In the end, I decided that having loved the film so much, I'd buy Tristram Shandy, which I fully anticipate failing to read the whole of.

It used to be that I listened to the book reviews of a Thursday on Simon Mayo's show on Five Live to decide reading matter, but recently the books they've reviewed haven't exactly interested me. If any of my handful of remaining readers has read anything good recently, feel free to recommend it in the comments.

As a history student i honestly try to avoid reading anything strenuous as much as possible- its just a chore for me these days. Anyway as for casual toilet reading i'd have to recommend the Readers Digest... informative and so up America's arse its funny!!

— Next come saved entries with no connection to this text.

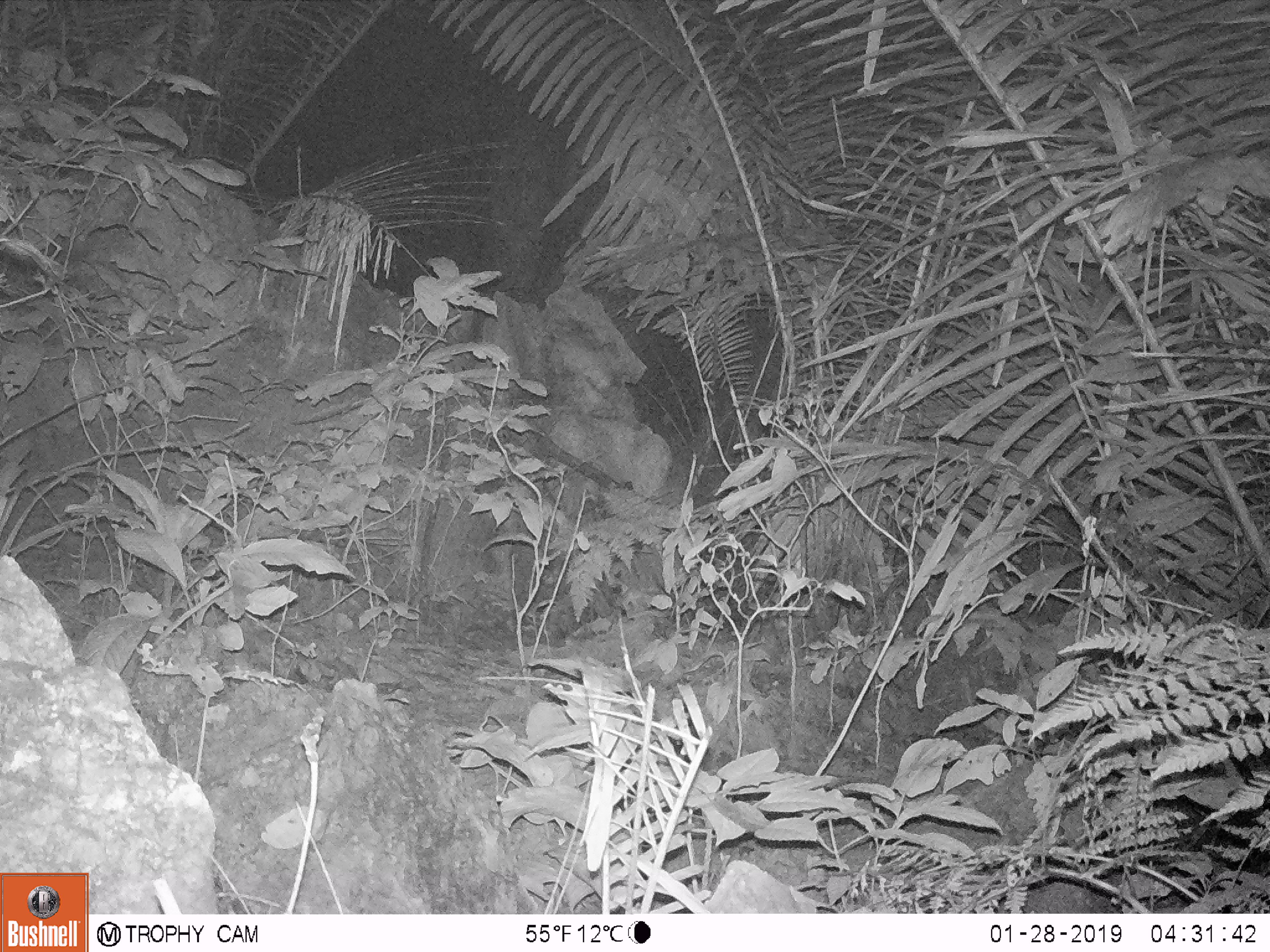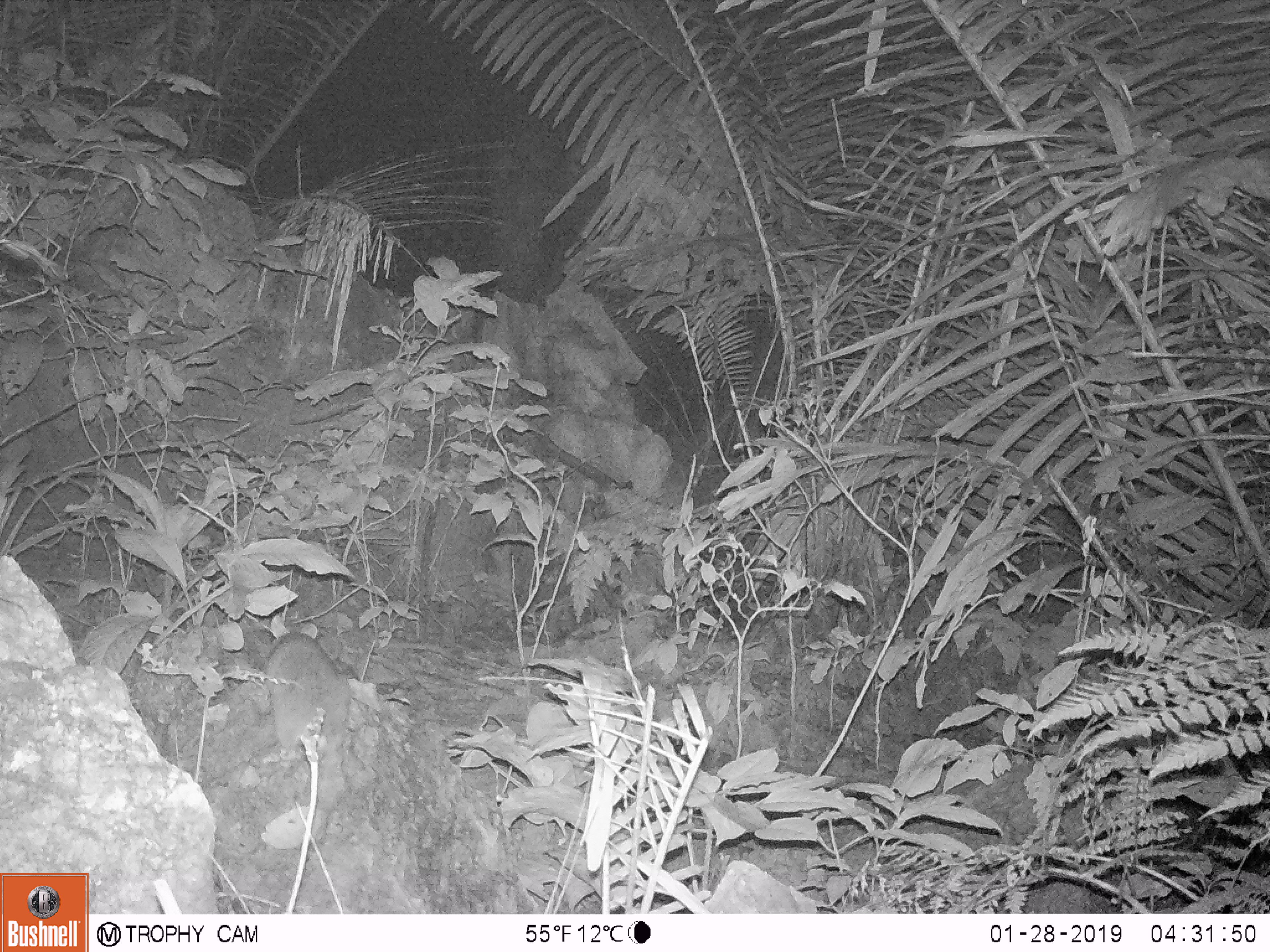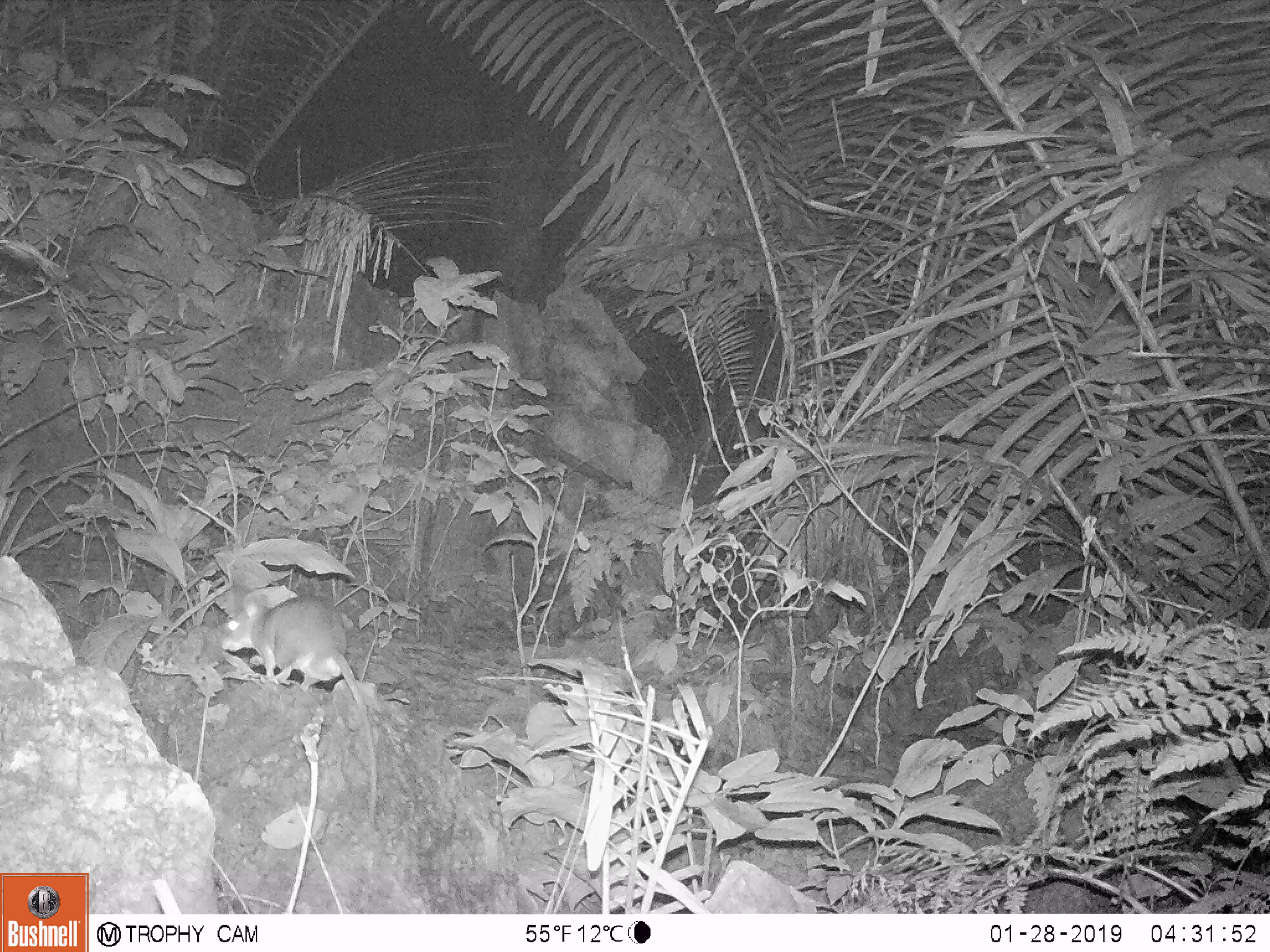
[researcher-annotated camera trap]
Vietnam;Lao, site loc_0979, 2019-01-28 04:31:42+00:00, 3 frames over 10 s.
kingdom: Animalia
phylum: Chordata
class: Mammalia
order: Rodentia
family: Muridae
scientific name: Muridae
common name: old-world mice and rats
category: unidentified murid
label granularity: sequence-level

"Oh beautiful for spacious skys..." and according to them Bill (coo cookachoo- family guy lol!)Cosby is a modern day prophet!!
Cosby brings forth the truths that others dare not speak. Noah mouthing off to a brattish creator. Tonsils and the violence done thereof. Babycoach wheel theft rings.

...the dancing of the naked damned.

He is a prophet. A friendly, non-threateningly black, almost indecipherably mumbly prophet.
Well, who could disagree with such sage advice as:

'A word to the wise ain't necessary - it's the stupid ones that need the advice.'

Now that's what I call knowledge. Or something, anyway.
If Nobody Speaks Of Remarkable Things by Jon McGregor.